Vide ancora quella maledetta femmina dai piedi caprigni, seminuda, che
col braccio destro levato sembrava imporle di fermarsi. Si volse, e
all'altro lato vide Berto, il quale non osava muoversi per trattenerla,
non osava parlare per non impaurirla, e andava guardandola, per
indovinar dal gesto di lei la risoluzione che avrebbe presa.
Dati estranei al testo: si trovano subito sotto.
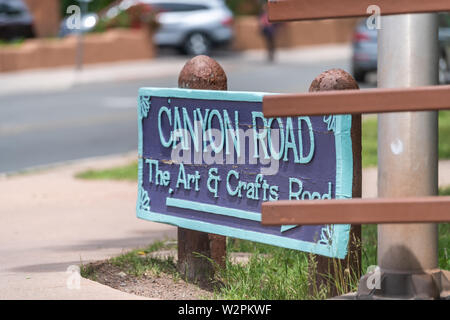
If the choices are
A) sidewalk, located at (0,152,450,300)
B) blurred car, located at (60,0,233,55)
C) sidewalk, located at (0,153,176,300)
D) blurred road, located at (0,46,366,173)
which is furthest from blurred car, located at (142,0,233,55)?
sidewalk, located at (0,153,176,300)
Ella tornò alla sua poltrona, vi si lasciò cadere, non disse parola.
Seguì in tal modo un silenzio angoscioso di alcuni minuti, durante i
quali Loredana e Berto si fissarono acutamente, immobili, quasi
scrutandosi; ma Berto non potè resistere più a lungo, le si avvicinò di
nuovo, le afferrò le mani.
--Resta!--disse con voce velata dalla passione.--Resta! Te ne scongiuro!
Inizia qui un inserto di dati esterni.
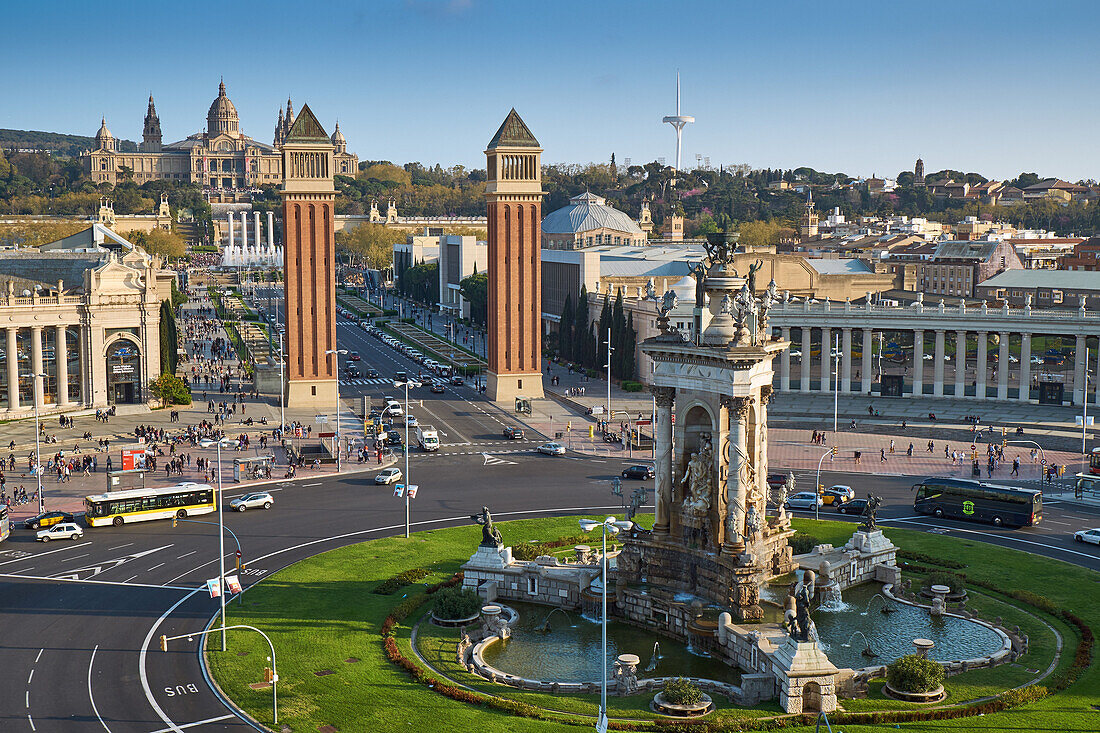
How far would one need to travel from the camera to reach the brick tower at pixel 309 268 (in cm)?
11275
So che non mi ami, e ciò non mi spaventa....
Egli cercava di toglierle un guanto; ella se ne avvide, e lo sbottonò
con un rapido gesto, offrendogli la mano e il polso nudi da baciare; ma
quando sentì quelle labbra avide sulle carni, volse il capo quasi con
ribrezzo.
--No!--disse.--Aspettate!
Afferrò la coppa e la vuotò avidamente, poi la tese di nuovo a Berto
perchè versasse ancora, e di nuovo bevve; ma scorgendosi nello specchio,
gettò la coppa vuota a terra, dove s'infranse.
--Che cosa volete fare di me?--disse poi.
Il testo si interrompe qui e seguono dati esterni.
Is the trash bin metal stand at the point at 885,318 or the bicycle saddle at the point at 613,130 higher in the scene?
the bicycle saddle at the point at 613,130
--Tutto quello che tu mi comanderai,--rispose Berto.--Io sono libero;
posso partire oggi stesso, stanotte, domani, quando tu me lo chieda.
--Sì,--dichiarò Loredana.--Partiremo subito. Andremo a Roma.
Ella diede in una risata così cruda e sardonica, che Berto la guardò
impaurito.
--A Roma,--ripetè Loredana.--Dovevo andarvi con Flopi; andrò con voi.
Non è lo stesso? Non sono la vostra amante? Non hanno voluto che io
fossi la vostra amante? Un uomo o un altro, poco importa.... Perchè non
andiamo anche a Sirmione?... Io voglio calpestare tutto il mio passato,
io voglio distruggere ogni ricordo, io voglio che non rimanga più nulla,
più nulla di ciò che mi è stato tanto caro, e che mi farebbe
arrossire!... Ah, voi non sapete l'orrore che io sento per la vita!...
Voi non pensate che a impossessarvi di me; lo vedo nei vostri occhi, e
non capite che io non sono più viva, non capite che io vi odio, e più vi
avvicinate a me e più vi odio!...
Berto non rispose, ma la sua mano che teneva la mano della giovane,
allentò la stretta; egli si ritrasse, percosso dalla veemenza selvaggia
di quelle parole.
--Perchè mi volete?--seguitò Loredana, lanciandogli uno sguardo di
sprezzo.--Io amo Filippo, e mi sacrifico per lui. Non è chiaro? Non è
chiaro che io voglio perdermi per salvare lui? Non ve l'ho detto già! E
ho scelto proprio voi, perchè egli mi disprezzi tanto che non mi cerchi
più!... E voi vi prestate a questo giuoco?... Se io acconsentissi a
diventar la vostra amante, sarebbe quello il momento in cui amerei di
più Filippo, perchè sarebbe quello il sacrificio più grave che io potrei
fargli.... E non lo avete capito? Come devo dirvi che io non vi amerò
mai?
Stretto dalla logica feroce, che sembrava dettata da quel bisogno di
mordere e di distruggere onde Loredana si sentiva tutta vibrare, Berto
non trovò dapprima risposta; poi ebbe la parola unica che spiegava
qualunque follia:
--Ma io ti amo,--disse.--Io ti amo, Loredana; e non so altro....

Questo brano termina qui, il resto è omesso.